▸ EXCERPTED PASSAGE
'''
When the sun blazes across Morocco’s solar farms and wind tears through its turbine corridors, the grid sometimes produces more electricity than it can use. That surplus either gets stored or gets wasted. On July 1, 2026, the World Bank approved $265 million to make sure Morocco picks the first option — financing the Ifahsa Pumped Hydropower Storage Project near Chefchaouen in the country’s north. The facility is being called one of the most significant pumped storage projects on the African continent, according to the World Bank.

How a Mountain Becomes a Battery

Two reversible pump-turbine units will push water uphill during surplus generation and release it through generators when demand spikes.

The concept is deceptively simple, like a Rube Goldberg machine that actually works. Two 150 MW reversible pump-turbine units will push water uphill when renewable output exceeds demand. When the grid needs power, that water drops back through the turbines and generates electricity. Connected to Morocco’s 400 kV transmission network, the 300 MW facility will absorb roughly 690 GWh of energy and generate about 550 GWh annually — an 80% round-trip efficiency rate, according to World Bank project documents. Without storage like this, surplus solar and wind power simply goes to waste.

  • 300 MW facility near Chefchaouen
  • At least 1 GW of new solar and wind capacity unlocked
  • 1.7 million tons of CO₂ avoided annually
  • 3 terawatt-hours of fossil fuel electricity replaced per year
  • Roughly 820 direct construction jobs annually
  • An estimated $1 billion in private investment expected to follow

The Bigger Picture (and the Awkward Timing)

The World Bank backed a landmark climate project the same week it dropped its own formal climate-lending targets.

Morocco’s national utility, ONEE (Office National de l’Électricité et de l’Eau potable), will implement the project with co-financing from the African Development Bank. For the average Moroccan household or business, this translates to a more reliable grid — fewer blackouts, steadier voltage, and the infrastructure backbone that attracts industrial investment.

The approval arrived the same week the World Bank announced it would retire its 45% climate-lending target, replacing it with a broader framework carrying no binding quotas, according to reporting on the institution’s climate finance policy shift. The contrast is worth noting plainly: a major climate-linked infrastructure commitment and a formal retreat from climate-lending accountability, in the same week.
'''
Items from a dataset
'''
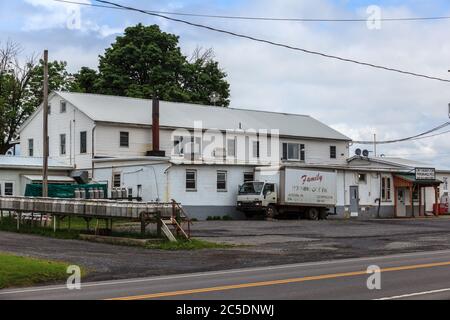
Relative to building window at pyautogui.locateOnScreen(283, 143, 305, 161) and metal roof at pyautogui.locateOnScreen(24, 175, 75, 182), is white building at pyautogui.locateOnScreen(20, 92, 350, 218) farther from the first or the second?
metal roof at pyautogui.locateOnScreen(24, 175, 75, 182)

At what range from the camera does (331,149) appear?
198 feet

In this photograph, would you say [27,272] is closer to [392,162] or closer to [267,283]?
[267,283]

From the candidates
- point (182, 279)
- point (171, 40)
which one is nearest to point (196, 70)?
point (171, 40)

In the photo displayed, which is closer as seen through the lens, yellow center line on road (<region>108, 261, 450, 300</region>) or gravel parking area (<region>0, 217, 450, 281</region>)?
yellow center line on road (<region>108, 261, 450, 300</region>)

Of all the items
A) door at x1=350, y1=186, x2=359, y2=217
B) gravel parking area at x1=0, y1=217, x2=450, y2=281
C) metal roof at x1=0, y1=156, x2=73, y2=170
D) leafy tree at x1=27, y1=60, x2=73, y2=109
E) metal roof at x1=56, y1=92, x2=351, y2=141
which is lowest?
gravel parking area at x1=0, y1=217, x2=450, y2=281

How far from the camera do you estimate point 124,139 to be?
161 ft

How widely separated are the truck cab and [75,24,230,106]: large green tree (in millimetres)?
23256

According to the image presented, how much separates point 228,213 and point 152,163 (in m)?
5.90

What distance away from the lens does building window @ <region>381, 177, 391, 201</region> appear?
5078 centimetres

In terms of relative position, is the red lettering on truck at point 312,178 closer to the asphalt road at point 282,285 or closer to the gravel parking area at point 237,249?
the gravel parking area at point 237,249

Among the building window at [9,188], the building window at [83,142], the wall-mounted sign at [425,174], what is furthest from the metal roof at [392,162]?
the building window at [9,188]

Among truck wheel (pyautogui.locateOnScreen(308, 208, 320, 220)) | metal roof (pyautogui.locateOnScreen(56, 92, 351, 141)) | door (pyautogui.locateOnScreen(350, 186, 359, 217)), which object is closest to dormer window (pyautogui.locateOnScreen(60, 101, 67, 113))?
metal roof (pyautogui.locateOnScreen(56, 92, 351, 141))

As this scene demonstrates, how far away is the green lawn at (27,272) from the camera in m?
15.8

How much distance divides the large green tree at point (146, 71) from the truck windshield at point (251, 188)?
22698mm
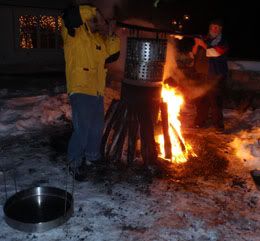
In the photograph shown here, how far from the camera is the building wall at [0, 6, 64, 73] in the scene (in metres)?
16.4

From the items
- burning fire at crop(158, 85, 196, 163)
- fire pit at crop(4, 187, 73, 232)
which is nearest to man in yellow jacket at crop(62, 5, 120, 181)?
fire pit at crop(4, 187, 73, 232)

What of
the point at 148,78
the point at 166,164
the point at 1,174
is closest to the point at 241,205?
the point at 166,164

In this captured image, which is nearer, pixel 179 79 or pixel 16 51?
pixel 179 79

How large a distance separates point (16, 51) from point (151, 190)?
13.7 m

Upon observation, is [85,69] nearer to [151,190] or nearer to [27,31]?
[151,190]

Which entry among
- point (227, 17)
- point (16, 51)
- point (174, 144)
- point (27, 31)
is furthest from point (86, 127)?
point (227, 17)

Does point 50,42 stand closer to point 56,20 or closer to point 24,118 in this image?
point 56,20

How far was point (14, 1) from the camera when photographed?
53.6ft

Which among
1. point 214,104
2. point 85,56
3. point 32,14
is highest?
point 85,56

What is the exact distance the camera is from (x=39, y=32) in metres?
17.7

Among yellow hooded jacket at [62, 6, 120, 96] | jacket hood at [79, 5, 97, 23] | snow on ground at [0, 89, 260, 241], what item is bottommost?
snow on ground at [0, 89, 260, 241]

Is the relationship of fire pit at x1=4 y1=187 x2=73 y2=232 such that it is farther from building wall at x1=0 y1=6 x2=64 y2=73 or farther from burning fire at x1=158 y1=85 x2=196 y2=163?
building wall at x1=0 y1=6 x2=64 y2=73

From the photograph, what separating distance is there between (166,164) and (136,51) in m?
2.08

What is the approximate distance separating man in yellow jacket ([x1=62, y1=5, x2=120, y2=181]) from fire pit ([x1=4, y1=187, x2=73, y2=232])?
2.71 feet
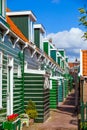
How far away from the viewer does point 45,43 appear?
1199 inches

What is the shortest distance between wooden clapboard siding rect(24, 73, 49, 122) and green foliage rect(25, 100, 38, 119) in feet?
1.45

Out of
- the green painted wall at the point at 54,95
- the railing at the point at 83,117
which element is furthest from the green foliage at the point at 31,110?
the green painted wall at the point at 54,95

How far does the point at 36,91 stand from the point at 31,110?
1048 millimetres

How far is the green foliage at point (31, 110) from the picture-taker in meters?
15.1

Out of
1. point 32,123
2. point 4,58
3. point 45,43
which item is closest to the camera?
point 4,58

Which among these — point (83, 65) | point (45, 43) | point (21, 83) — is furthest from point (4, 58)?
point (45, 43)

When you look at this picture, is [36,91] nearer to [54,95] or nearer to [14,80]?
[14,80]

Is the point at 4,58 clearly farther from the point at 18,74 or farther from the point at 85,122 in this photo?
the point at 85,122

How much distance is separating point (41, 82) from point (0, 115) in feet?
14.7

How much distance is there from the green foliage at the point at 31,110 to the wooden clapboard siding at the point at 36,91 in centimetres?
44

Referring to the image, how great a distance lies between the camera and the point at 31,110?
1515 cm

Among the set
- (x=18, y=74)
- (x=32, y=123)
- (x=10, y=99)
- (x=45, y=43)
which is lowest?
(x=32, y=123)

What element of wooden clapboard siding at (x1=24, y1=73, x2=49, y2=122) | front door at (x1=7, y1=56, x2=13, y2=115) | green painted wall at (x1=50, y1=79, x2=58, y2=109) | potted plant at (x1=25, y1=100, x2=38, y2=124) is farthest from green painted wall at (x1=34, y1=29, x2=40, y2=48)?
front door at (x1=7, y1=56, x2=13, y2=115)

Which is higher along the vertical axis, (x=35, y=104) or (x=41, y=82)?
(x=41, y=82)
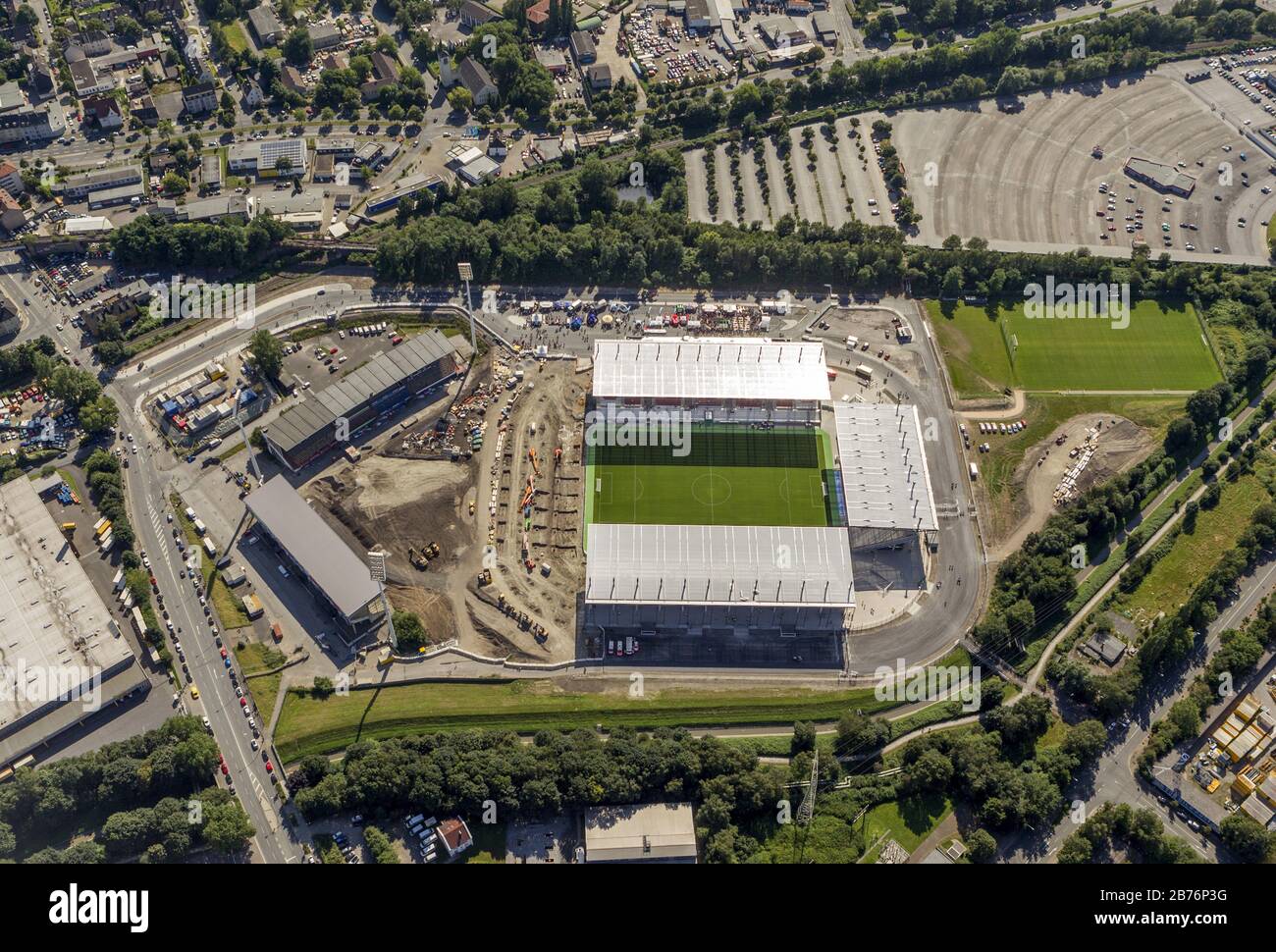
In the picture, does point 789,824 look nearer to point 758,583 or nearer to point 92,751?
point 758,583

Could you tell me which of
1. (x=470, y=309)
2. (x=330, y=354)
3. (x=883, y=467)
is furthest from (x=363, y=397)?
(x=883, y=467)

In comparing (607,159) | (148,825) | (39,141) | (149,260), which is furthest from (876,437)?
(39,141)

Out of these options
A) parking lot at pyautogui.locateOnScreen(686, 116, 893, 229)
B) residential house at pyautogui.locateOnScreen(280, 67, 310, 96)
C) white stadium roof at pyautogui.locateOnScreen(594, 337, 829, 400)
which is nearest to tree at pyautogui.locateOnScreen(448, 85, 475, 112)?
residential house at pyautogui.locateOnScreen(280, 67, 310, 96)

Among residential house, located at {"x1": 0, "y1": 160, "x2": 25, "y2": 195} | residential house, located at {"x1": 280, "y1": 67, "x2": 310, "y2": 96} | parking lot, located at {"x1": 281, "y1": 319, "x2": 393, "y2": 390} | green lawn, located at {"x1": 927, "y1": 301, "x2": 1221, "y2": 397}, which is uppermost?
residential house, located at {"x1": 280, "y1": 67, "x2": 310, "y2": 96}

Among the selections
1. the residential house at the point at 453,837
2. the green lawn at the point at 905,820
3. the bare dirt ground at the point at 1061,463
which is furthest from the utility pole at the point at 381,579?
the bare dirt ground at the point at 1061,463

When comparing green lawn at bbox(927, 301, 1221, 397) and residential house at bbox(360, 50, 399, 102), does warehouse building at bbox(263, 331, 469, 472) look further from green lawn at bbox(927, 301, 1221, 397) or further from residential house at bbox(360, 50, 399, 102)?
green lawn at bbox(927, 301, 1221, 397)

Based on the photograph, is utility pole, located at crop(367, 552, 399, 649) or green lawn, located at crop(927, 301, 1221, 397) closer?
utility pole, located at crop(367, 552, 399, 649)

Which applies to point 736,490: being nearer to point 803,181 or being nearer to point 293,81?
point 803,181
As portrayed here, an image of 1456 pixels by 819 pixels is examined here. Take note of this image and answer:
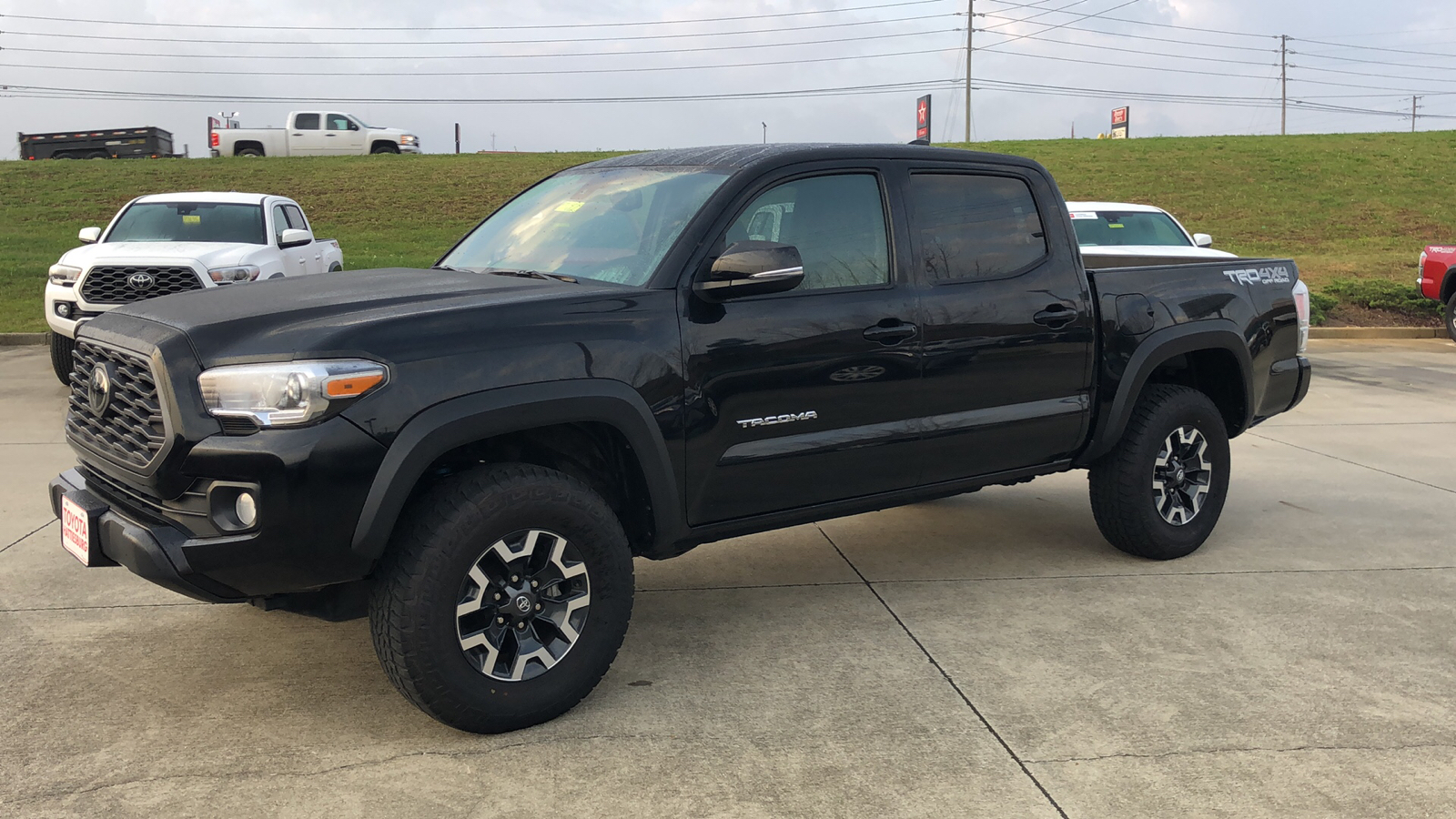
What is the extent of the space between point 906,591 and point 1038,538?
48.9 inches

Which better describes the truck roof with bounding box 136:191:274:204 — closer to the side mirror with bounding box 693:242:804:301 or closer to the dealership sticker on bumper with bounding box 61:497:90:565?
the dealership sticker on bumper with bounding box 61:497:90:565

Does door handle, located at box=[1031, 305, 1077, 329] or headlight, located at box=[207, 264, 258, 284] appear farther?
headlight, located at box=[207, 264, 258, 284]

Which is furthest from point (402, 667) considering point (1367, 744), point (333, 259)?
point (333, 259)

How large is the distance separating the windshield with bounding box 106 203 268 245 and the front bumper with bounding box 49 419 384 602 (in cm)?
886

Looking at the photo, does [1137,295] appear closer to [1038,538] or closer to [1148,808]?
[1038,538]

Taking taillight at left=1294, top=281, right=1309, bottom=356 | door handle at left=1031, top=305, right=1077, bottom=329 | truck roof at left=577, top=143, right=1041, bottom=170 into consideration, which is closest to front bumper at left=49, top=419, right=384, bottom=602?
truck roof at left=577, top=143, right=1041, bottom=170

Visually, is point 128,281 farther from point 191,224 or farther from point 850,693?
point 850,693

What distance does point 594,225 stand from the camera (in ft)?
14.8

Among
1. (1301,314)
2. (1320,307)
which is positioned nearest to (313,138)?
(1320,307)

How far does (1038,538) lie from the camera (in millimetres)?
6117

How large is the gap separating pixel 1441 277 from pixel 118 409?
657 inches

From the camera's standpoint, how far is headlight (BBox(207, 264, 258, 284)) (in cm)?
1044

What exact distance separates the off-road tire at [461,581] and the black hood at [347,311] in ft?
1.57

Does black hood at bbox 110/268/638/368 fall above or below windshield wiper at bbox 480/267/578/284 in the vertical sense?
below
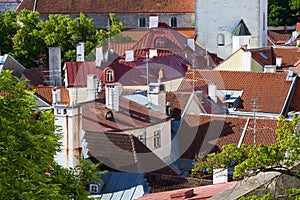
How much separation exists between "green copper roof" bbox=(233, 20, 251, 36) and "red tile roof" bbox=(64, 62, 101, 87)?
14.5 metres

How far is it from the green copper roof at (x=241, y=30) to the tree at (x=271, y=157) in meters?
45.4

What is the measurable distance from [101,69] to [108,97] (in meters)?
15.8

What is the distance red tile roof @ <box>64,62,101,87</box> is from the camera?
40.2 metres

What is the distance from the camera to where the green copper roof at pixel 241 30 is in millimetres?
54406

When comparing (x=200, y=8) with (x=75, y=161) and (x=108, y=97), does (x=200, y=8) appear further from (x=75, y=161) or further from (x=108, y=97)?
(x=75, y=161)

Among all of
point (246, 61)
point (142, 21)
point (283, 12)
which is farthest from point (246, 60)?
point (283, 12)

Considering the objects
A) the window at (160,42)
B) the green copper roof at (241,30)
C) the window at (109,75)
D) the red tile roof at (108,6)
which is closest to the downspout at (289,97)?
the window at (109,75)

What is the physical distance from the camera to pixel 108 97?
24672 mm

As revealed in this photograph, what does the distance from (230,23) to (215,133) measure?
30.3m

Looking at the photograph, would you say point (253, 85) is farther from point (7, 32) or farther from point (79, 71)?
point (7, 32)

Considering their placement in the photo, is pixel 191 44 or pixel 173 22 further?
pixel 173 22

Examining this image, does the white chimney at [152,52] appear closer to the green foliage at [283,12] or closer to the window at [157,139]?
the window at [157,139]

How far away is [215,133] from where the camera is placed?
1001 inches

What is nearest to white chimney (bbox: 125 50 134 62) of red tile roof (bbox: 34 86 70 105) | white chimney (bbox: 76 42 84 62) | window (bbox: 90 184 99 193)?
white chimney (bbox: 76 42 84 62)
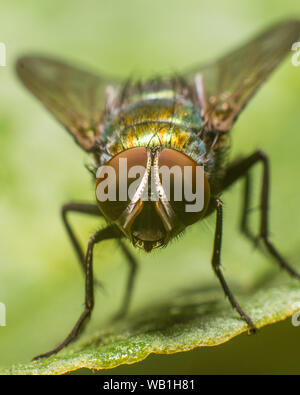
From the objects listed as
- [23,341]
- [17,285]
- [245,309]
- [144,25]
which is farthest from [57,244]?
[144,25]

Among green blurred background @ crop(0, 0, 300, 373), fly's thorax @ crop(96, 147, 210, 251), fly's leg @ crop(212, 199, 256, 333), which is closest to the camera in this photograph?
fly's thorax @ crop(96, 147, 210, 251)

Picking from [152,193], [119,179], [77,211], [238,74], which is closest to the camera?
[152,193]

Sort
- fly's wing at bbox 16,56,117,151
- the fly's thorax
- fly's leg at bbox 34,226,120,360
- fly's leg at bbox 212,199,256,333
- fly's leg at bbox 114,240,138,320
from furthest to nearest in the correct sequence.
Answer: fly's leg at bbox 114,240,138,320
fly's wing at bbox 16,56,117,151
fly's leg at bbox 34,226,120,360
fly's leg at bbox 212,199,256,333
the fly's thorax

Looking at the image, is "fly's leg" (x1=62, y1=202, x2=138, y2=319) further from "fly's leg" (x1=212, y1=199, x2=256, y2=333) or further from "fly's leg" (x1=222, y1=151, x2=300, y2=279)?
"fly's leg" (x1=222, y1=151, x2=300, y2=279)

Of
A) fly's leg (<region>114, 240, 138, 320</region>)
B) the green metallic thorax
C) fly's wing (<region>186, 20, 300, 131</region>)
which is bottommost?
fly's leg (<region>114, 240, 138, 320</region>)

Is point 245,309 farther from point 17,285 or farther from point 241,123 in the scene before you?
point 241,123

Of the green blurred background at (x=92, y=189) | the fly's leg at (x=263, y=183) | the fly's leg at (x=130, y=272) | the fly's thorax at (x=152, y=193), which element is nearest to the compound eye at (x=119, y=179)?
the fly's thorax at (x=152, y=193)

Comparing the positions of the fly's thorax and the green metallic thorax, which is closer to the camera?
the fly's thorax

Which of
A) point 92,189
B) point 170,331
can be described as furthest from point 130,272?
point 170,331

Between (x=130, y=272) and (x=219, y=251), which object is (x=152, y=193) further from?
(x=130, y=272)

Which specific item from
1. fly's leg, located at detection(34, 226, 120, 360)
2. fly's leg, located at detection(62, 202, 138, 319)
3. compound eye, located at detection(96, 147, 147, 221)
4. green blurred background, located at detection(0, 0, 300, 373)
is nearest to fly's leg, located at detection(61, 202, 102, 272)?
fly's leg, located at detection(62, 202, 138, 319)
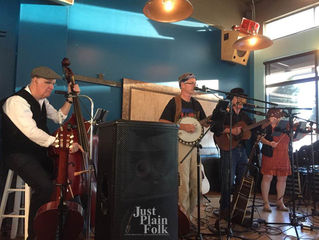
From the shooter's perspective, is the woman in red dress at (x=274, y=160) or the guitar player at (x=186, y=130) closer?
the guitar player at (x=186, y=130)

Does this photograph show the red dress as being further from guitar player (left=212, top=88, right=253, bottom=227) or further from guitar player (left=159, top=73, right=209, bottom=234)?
guitar player (left=159, top=73, right=209, bottom=234)

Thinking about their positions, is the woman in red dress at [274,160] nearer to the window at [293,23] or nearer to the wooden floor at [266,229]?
the wooden floor at [266,229]

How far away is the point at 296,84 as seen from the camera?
239 inches

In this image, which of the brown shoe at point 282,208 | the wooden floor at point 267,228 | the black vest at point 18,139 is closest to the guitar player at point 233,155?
the wooden floor at point 267,228

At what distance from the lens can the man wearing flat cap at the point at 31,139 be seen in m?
2.09

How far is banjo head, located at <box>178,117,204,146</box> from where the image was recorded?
2673mm

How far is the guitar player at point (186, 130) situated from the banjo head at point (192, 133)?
1.6 inches

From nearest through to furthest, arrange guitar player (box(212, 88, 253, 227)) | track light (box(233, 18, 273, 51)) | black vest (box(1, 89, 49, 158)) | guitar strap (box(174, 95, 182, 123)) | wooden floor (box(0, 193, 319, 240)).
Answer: black vest (box(1, 89, 49, 158))
wooden floor (box(0, 193, 319, 240))
guitar strap (box(174, 95, 182, 123))
guitar player (box(212, 88, 253, 227))
track light (box(233, 18, 273, 51))

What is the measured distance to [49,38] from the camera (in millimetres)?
3506

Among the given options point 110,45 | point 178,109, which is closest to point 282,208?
point 178,109

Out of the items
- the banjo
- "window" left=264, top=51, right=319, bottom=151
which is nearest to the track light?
the banjo

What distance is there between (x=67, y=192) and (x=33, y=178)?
309 mm

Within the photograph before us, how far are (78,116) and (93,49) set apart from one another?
7.16 ft

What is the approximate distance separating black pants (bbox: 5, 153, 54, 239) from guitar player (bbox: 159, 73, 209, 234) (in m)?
1.23
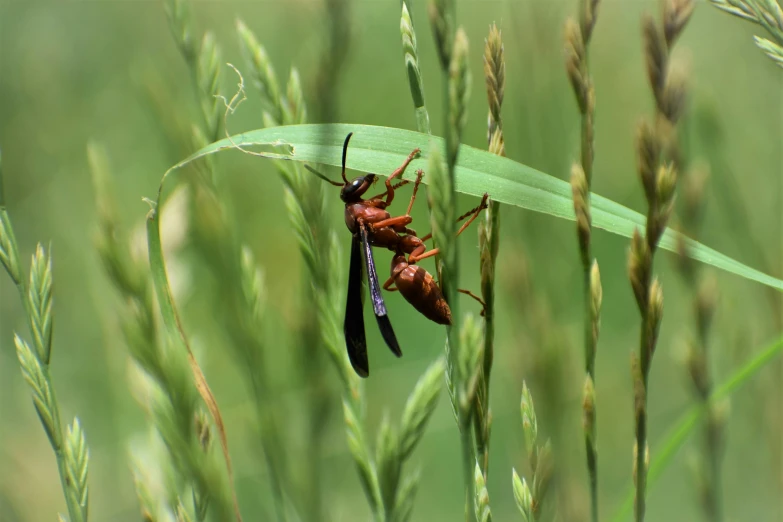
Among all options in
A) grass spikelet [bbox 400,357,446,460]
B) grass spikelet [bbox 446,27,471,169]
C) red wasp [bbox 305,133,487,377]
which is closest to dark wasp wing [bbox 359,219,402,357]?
red wasp [bbox 305,133,487,377]

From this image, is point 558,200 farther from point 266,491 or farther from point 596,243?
point 596,243

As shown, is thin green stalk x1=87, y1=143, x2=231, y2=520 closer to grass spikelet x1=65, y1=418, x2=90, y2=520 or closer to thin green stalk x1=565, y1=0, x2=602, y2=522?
grass spikelet x1=65, y1=418, x2=90, y2=520

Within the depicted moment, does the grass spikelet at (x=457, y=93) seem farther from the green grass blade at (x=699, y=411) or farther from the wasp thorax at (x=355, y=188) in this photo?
the wasp thorax at (x=355, y=188)

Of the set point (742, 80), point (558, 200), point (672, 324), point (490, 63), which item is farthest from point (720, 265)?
point (742, 80)

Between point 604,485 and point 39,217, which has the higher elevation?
point 39,217

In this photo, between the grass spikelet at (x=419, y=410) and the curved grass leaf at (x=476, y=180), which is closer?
the grass spikelet at (x=419, y=410)

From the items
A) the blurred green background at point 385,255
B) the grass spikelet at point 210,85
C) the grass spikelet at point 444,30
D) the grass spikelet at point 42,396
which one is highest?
the grass spikelet at point 444,30

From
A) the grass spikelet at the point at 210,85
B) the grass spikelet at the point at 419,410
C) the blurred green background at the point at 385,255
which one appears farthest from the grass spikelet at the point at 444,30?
the grass spikelet at the point at 210,85
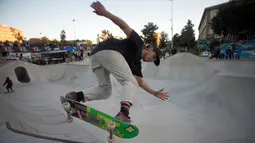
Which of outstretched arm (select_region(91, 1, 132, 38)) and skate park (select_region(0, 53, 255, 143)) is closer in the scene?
outstretched arm (select_region(91, 1, 132, 38))

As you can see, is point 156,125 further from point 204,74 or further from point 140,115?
point 204,74

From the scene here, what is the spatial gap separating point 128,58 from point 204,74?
16.1 feet

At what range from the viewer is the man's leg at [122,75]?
1.72m

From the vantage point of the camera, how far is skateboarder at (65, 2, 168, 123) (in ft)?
5.63

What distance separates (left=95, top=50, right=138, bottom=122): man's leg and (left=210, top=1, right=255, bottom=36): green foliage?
4.15m

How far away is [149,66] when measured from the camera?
28.6 ft

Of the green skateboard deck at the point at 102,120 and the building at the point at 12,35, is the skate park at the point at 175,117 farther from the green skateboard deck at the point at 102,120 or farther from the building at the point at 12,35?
the building at the point at 12,35

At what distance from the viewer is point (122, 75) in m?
1.77

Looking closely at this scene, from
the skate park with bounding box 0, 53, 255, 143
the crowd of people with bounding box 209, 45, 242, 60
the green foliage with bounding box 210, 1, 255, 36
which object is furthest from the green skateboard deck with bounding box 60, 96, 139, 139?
the crowd of people with bounding box 209, 45, 242, 60

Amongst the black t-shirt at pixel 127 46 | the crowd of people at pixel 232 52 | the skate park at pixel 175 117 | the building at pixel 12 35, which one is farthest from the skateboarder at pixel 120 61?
the crowd of people at pixel 232 52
'''
▸ THINGS TO DO
• a. Answer these from the pumped storage article:
(i) How much money did the World Bank approve for the Ifahsa project, and on what date?
(ii) Which organization will implement the project?
(iii) What percentage climate-lending target did the World Bank announce it would retire?
• b. In one to three sentences, explain why the pumped storage article says Morocco needs the Ifahsa facility.

▸ WORKED ANSWERS
• a.
(i) $265 million, approved on July 1, 2026.
(ii) ONEE (Office National de l'Électricité et de l'Eau potable), Morocco's national utility.
(iii) 45%.

• b. When solar and wind output is high, Morocco's grid sometimes produces more electricity than it can use, and without storage that surplus goes to waste. The facility stores the extra energy by pumping water uphill. It then releases that water through generators when demand spikes.